Inoltre, con un lavoro costante nel tempo, aperto alla più ampia possibilità di collaborazione con altre realtà, poter affrontare a tutto campo, tra le altre, questioni quali: il mantenere viva una visione plurale, nell’oggi come nella prospettiva storica, della realtà e della vita della Chiesa nei vari ambiti (liturgico, teologico, esegetico, ecclesiologico, del diritto, della tradizione e del magistero ordinario); il ripensare il senso e le possibilità dell’annuncio cristiano alla luce dei profondi mutamenti tecnico-scientifici in atto; il dare corpo a un’adeguata spiritualità del laicato, chenon sia ricalcata su quella dei religiosi e che sia proponibile al cristiano che vive nella ferialità; l’affrontare le problematiche legate all’attività pastorale degli ambienti di confine della vita ecclesiale (divorziati, presbiteri sposati, non credenti, agnostici, gay, …), dove, come in quelli ordinari, il laicato può svolgere un ruolo peculiare significativo.

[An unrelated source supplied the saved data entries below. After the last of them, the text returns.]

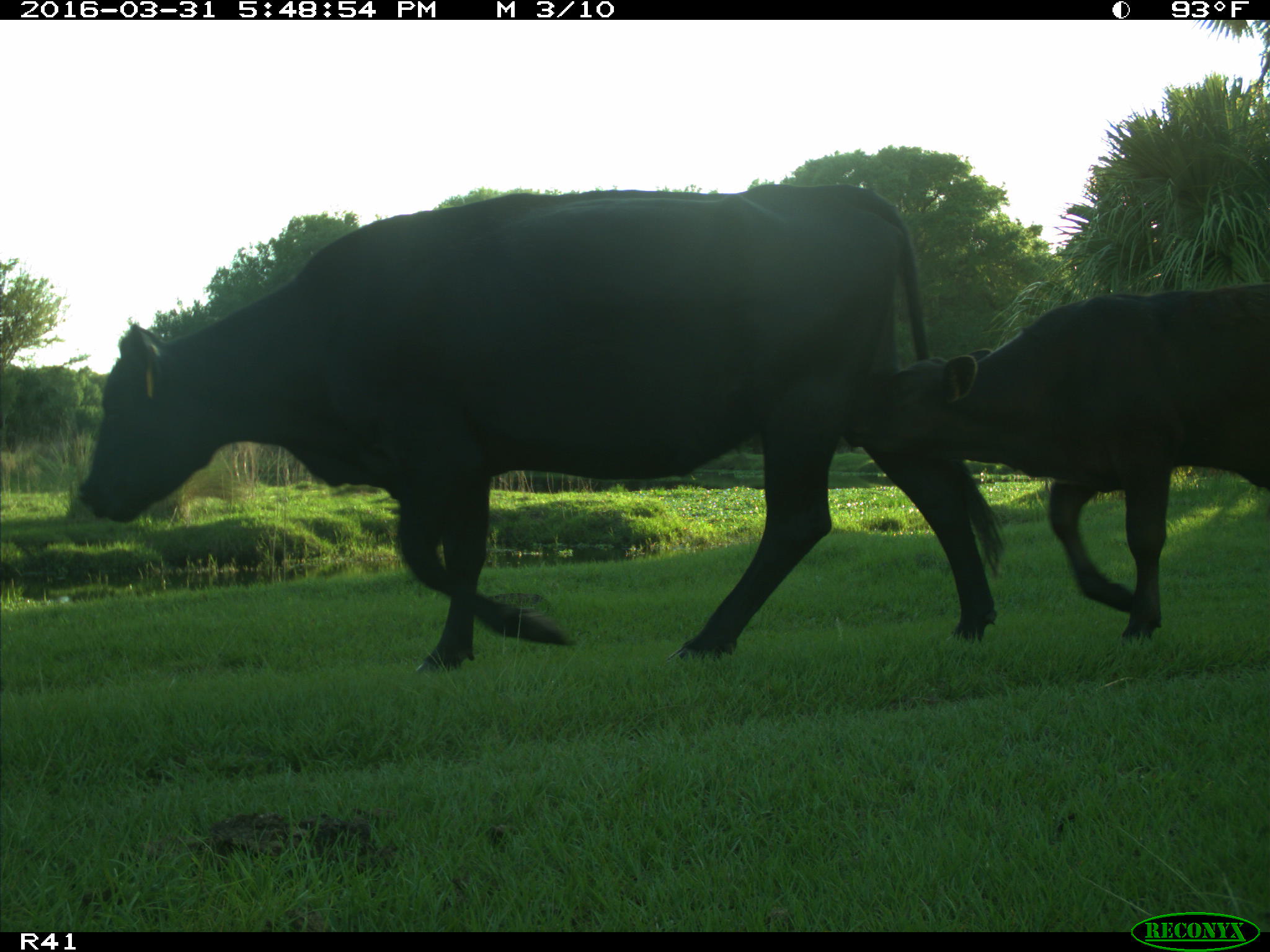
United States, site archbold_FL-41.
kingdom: Animalia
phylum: Chordata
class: Mammalia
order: Artiodactyla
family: Bovidae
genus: Bos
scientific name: Bos taurus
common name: domestic cow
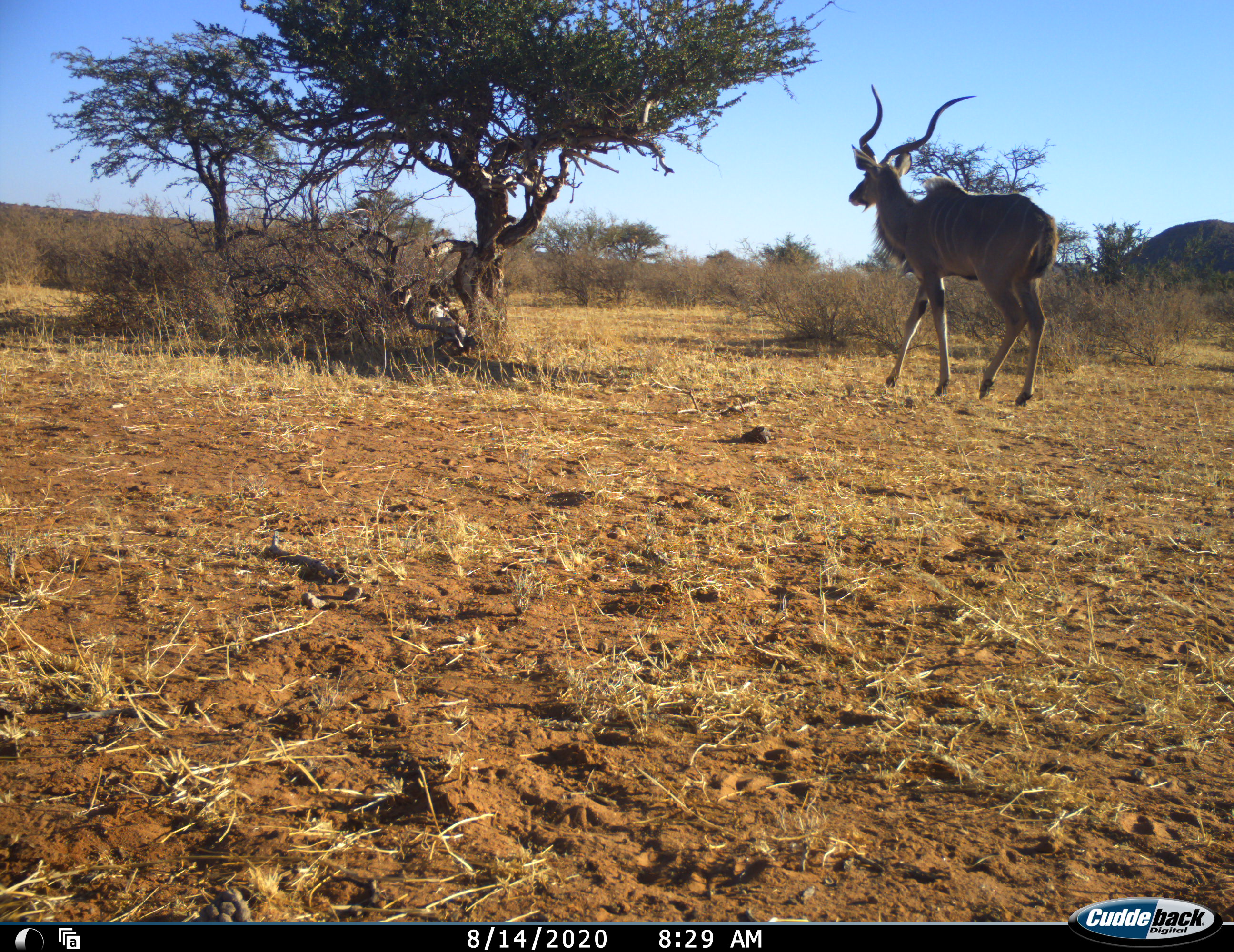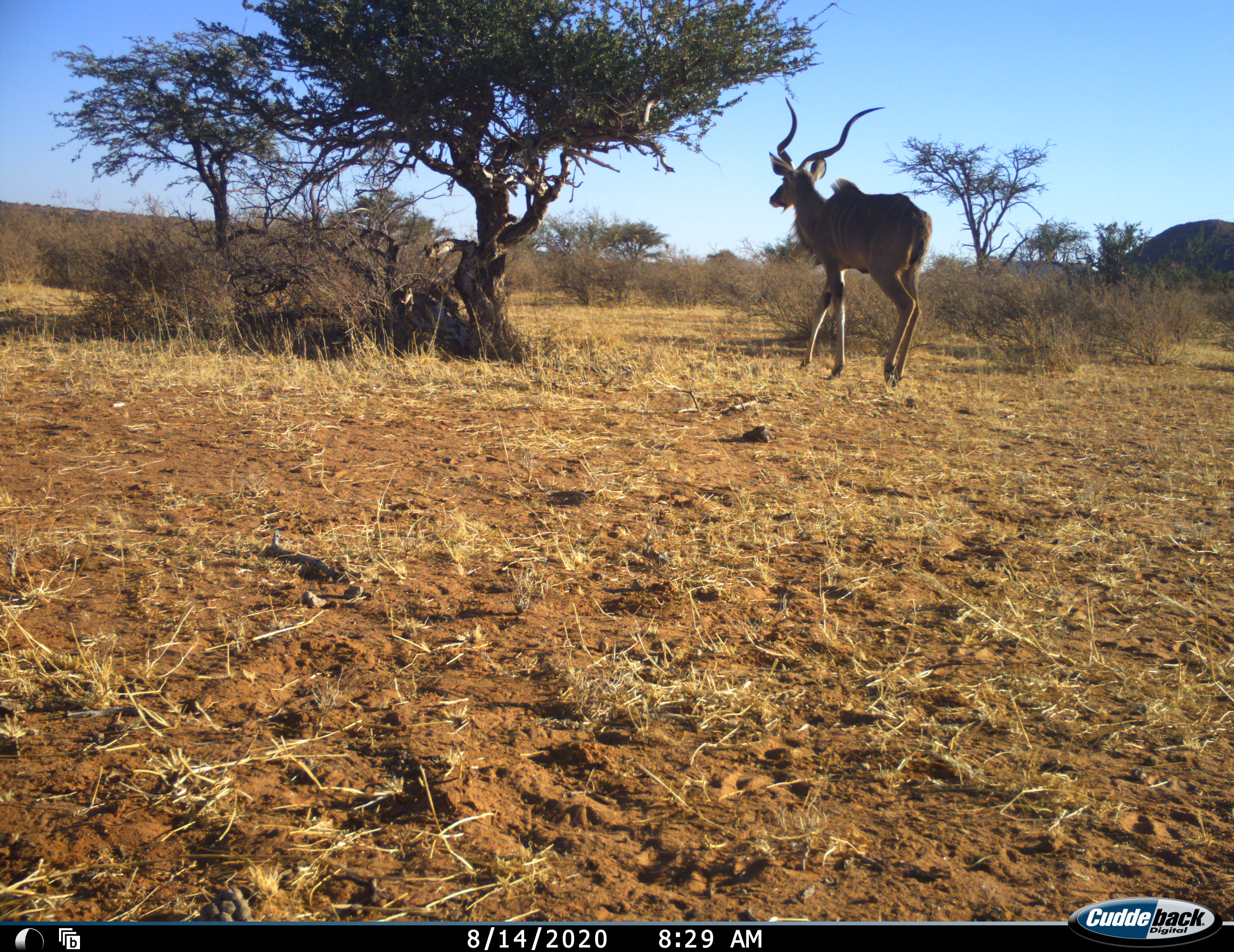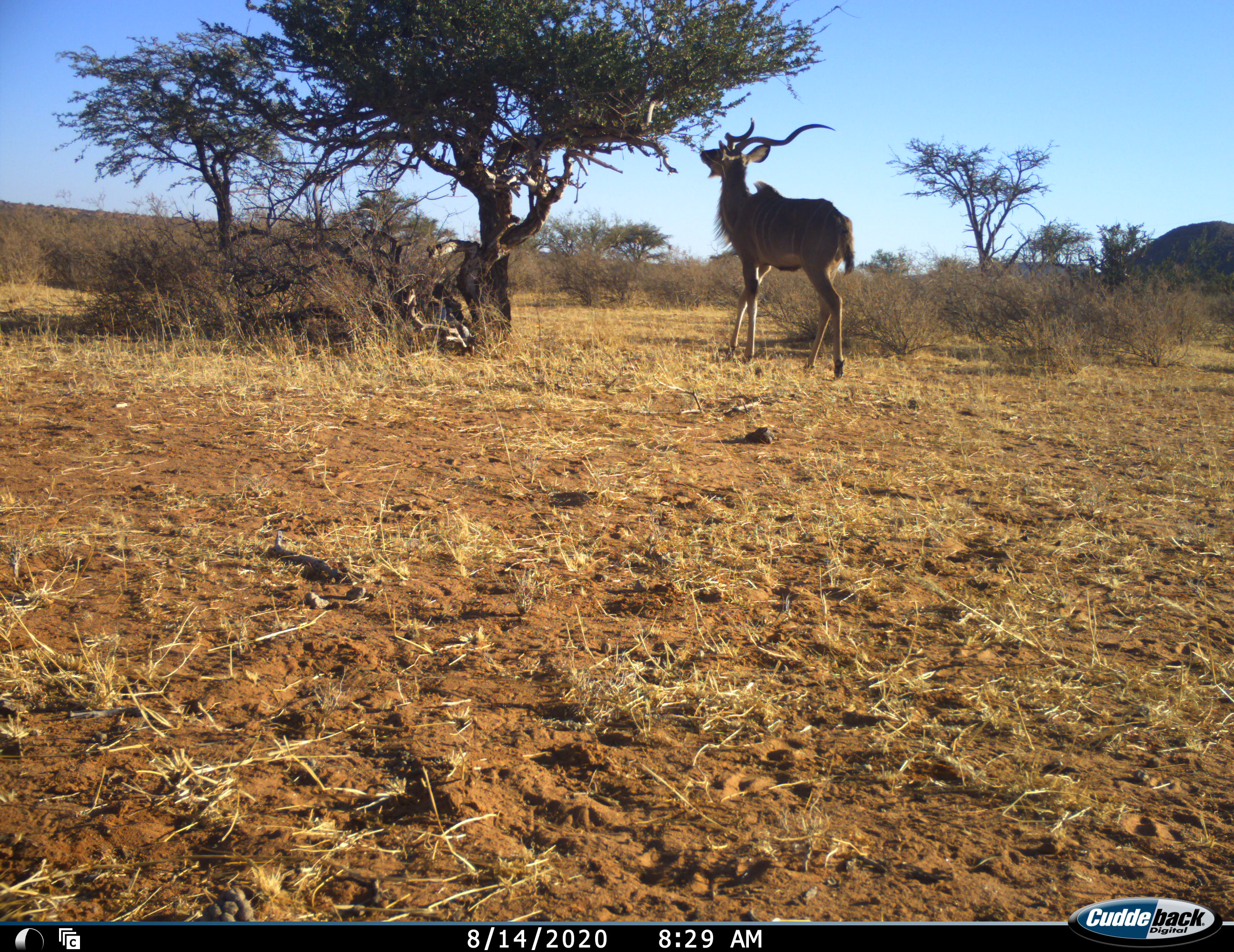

p. Il Comitato Promotore[4]

Franco Ferrari


[1] Ricordiamo “Gaudium et Spes” e “Apostolicam Actuositatem”, ma occorrerebbe citare tutti gli innumerevoli documenti prodotti fino ad oggi dal magistero ordinario, dalla CEI e dai convegni promossi dalla gerarchia.

[2] Si veda in proposito De Giorgi F., Il brutto anatroccolo. Il laicato cattolico italiano, Paoline, Milano 2008, in particolare il cap. IV “Le cinque piaghe del laicato cattolico oggi”, pp. 83-111.

[3] La questione diventata di attualità al tempo del Vaticano II era già stata posta da Pio XII nel suo messaggio al terzo Congresso mondiale della Stampa cattolica (17 febbraio 1950): “Vorremmo aggiungere una parola relativa all’opinione pubblica nel seno stesso della Chiesa (naturalmente per le materie lasciate alla libera discussione). Possono stupirsene solo coloro che non conoscono la Chiesa o la conoscono male, poiché infatti essa è un corpo vivo, e mancherebbe qualcosa alla sua vita se le mancasse l’opinione pubblica: e di tale mancanza il biasimo ricadrebbe sui pastori o sui fedeli”. Pio XII, Messaggio al terzo Congresso mondiale della Stampa cattolica, 17 febbraio 1950, citato da M.D. Chenu, “Leggere i segni dei tempi”, in Aa.Vv., Laici sulle vie del Concilio, Cittadella Editrice, Assisi 19673, pp. 251

[4] Il Comitato è composto da Angelo Bertani (RM), Giancarla Codrignani (BO), Franco Ferrari (PG/PR), Giuseppe Florio (RM), Cinzia Landi Florio (RM), Giancarlo Martini (VP), Giannino Piana (VP), p. Alberto Simoni (PT).